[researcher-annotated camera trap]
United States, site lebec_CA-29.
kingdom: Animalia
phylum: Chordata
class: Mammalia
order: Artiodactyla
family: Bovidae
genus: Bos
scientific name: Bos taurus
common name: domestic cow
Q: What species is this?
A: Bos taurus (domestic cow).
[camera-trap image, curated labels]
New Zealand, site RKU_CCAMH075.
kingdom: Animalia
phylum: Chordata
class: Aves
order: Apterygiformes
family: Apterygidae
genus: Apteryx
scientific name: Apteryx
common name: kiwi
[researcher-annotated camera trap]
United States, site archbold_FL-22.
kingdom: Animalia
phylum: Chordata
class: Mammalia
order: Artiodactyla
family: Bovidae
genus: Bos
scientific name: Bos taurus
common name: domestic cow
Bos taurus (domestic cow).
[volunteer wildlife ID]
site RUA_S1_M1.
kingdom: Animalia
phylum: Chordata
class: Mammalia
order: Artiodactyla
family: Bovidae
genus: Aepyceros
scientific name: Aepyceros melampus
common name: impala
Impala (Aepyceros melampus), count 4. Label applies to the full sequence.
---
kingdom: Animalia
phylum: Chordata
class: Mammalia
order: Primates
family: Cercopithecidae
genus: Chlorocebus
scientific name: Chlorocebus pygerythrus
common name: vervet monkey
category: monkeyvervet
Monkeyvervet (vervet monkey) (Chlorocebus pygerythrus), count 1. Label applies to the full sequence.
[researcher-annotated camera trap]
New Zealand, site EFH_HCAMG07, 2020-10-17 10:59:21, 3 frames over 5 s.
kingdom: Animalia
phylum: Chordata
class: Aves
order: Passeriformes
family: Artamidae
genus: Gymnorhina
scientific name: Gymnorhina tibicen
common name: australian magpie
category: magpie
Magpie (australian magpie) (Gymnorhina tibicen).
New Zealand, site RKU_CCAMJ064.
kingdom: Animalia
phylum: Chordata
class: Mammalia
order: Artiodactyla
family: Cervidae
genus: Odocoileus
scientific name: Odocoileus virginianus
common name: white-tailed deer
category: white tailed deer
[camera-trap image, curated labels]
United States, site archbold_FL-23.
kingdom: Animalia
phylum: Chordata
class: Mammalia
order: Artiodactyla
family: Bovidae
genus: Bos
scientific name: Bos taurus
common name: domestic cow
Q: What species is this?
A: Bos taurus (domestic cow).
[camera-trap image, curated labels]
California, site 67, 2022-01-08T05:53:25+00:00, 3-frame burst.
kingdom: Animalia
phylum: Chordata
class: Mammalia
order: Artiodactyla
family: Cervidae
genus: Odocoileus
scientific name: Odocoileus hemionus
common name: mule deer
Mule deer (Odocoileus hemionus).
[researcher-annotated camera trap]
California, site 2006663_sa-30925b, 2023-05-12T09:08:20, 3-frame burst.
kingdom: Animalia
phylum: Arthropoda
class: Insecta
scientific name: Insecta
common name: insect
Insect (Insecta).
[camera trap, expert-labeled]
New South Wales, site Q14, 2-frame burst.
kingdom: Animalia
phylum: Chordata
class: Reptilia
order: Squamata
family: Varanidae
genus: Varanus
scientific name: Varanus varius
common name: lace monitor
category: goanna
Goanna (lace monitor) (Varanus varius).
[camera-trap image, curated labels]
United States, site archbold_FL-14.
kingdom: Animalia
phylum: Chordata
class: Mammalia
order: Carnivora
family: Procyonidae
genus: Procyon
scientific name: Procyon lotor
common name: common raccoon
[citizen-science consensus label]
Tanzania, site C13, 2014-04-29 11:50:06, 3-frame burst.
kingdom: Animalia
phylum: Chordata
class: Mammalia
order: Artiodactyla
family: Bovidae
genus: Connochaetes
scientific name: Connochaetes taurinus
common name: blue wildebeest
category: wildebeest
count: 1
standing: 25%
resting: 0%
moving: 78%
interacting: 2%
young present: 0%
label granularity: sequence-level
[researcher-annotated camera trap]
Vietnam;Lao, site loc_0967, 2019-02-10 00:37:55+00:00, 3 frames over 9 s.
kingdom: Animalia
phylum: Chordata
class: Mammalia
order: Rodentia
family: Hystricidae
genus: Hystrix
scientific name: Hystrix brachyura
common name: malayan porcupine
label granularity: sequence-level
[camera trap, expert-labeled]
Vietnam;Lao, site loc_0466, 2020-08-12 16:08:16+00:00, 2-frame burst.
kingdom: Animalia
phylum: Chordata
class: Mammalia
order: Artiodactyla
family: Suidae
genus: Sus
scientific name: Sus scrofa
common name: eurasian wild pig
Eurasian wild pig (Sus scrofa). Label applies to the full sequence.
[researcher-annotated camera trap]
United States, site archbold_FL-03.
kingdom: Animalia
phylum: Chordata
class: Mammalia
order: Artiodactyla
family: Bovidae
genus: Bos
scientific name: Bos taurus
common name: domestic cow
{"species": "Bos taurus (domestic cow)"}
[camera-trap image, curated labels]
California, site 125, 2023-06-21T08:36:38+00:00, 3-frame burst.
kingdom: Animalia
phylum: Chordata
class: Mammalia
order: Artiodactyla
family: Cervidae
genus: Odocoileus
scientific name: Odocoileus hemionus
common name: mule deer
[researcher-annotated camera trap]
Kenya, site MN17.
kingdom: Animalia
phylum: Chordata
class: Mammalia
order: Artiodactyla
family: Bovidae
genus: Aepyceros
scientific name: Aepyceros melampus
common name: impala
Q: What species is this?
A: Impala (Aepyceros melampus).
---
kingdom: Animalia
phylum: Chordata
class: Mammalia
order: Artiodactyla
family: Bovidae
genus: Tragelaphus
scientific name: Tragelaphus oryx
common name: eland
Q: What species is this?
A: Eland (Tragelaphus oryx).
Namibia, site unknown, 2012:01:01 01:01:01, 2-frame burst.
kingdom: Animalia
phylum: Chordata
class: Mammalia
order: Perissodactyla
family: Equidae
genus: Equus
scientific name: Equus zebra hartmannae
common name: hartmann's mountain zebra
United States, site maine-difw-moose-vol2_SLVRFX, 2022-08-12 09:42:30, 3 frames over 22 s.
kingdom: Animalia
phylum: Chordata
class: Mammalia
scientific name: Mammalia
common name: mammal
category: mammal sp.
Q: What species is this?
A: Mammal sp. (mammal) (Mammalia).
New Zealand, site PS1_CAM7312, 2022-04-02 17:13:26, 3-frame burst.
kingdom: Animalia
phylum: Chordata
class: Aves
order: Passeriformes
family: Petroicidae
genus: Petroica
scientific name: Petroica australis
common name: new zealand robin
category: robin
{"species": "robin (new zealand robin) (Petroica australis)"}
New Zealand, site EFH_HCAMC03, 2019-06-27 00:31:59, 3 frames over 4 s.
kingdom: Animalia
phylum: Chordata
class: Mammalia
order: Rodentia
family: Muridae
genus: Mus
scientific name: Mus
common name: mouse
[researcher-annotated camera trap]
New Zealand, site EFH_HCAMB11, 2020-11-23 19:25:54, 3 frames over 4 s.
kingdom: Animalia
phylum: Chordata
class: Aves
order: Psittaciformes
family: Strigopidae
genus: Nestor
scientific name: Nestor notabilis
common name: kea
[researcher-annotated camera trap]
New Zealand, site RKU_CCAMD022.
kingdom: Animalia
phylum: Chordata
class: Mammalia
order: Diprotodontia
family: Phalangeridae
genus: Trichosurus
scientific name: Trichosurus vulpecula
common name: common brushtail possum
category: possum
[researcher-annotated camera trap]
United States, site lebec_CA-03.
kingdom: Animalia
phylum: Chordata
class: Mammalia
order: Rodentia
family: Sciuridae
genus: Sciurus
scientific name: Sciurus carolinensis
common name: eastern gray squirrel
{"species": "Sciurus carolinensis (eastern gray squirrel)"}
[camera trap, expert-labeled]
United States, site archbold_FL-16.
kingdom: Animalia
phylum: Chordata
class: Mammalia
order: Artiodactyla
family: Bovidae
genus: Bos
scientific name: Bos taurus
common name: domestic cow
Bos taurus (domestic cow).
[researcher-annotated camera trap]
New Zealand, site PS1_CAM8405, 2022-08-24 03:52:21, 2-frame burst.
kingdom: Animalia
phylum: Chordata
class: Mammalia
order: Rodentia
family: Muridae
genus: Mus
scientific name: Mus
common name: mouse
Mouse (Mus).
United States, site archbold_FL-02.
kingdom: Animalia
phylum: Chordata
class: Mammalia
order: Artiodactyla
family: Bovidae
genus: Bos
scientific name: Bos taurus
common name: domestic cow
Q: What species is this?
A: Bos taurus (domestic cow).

## YOUR ASSIGNMENT
Taking the line with "family: Artamidae" as the first and the line with "California, site 67, 2022-01-08T05:53:25+00:00, 3-frame" as the last, retype that stretch of the data above exactly, with no other lines.

## EXPECTED ANSWER
family: Artamidae
genus: Gymnorhina
scientific name: Gymnorhina tibicen
common name: australian magpie
category: magpie
Magpie (australian magpie) (Gymnorhina tibicen).
New Zealand, site RKU_CCAMJ064.
kingdom: Animalia
phylum: Chordata
class: Mammalia
order: Artiodactyla
family: Cervidae
genus: Odocoileus
scientific name: Odocoileus virginianus
common name: white-tailed deer
category: white tailed deer
[camera-trap image, curated labels]
United States, site archbold_FL-23.
kingdom: Animalia
phylum: Chordata
class: Mammalia
order: Artiodactyla
family: Bovidae
genus: Bos
scientific name: Bos taurus
common name: domestic cow
Q: What species is this?
A: Bos taurus (domestic cow).
[camera-trap image, curated labels]
California, site 67, 2022-01-08T05:53:25+00:00, 3-frame burst.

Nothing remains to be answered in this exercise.